The exercise
Can you rewrite the listing from the line with "As observed in" through the end of the listing, replacing "dark blue jacket" with "navy jacket" and keeping everything else unchanged?

Data listing
══════
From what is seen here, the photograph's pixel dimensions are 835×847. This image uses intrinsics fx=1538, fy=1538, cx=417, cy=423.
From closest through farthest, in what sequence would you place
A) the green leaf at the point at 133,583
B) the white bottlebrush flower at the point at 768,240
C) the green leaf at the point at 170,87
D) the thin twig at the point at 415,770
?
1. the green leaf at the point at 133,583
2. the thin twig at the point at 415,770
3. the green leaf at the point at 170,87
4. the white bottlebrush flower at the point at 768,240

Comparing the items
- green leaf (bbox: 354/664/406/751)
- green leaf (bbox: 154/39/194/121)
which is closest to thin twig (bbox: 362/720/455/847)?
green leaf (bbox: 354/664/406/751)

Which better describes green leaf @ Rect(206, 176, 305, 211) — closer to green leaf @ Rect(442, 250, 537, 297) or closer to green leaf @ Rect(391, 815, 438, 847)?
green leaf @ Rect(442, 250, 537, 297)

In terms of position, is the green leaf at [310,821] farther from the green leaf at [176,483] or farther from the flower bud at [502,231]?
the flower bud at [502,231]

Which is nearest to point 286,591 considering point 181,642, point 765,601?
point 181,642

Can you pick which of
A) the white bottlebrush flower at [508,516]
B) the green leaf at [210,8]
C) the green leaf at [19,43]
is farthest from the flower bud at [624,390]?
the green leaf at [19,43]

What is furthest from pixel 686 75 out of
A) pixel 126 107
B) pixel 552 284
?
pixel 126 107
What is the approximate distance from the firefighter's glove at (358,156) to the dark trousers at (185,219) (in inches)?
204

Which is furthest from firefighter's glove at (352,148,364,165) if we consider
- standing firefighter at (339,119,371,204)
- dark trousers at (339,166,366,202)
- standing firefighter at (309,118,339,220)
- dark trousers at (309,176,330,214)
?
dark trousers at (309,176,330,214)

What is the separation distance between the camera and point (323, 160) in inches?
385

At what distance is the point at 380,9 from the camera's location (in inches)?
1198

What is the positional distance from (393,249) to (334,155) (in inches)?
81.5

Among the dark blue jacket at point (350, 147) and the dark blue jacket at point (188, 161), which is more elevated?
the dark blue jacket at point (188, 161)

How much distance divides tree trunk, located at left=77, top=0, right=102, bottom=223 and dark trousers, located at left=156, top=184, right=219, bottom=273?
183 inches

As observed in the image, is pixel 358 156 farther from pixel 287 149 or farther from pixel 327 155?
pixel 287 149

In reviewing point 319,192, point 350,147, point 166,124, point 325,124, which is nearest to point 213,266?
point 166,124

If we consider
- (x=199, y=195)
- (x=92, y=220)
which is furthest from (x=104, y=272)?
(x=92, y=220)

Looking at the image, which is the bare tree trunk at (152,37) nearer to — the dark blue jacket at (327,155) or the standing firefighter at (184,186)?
══════
The result
As observed in the image, is pixel 358 156 farther from pixel 287 149 or farther from pixel 327 155?
pixel 287 149

In reviewing point 319,192, point 350,147, point 166,124, point 325,124, which is nearest to point 213,266?
point 166,124

If we consider
- (x=199, y=195)
- (x=92, y=220)
which is furthest from (x=104, y=272)?
(x=92, y=220)

Looking at the image, which is the bare tree trunk at (152,37) nearer to — the navy jacket at (327,155) or the standing firefighter at (184,186)?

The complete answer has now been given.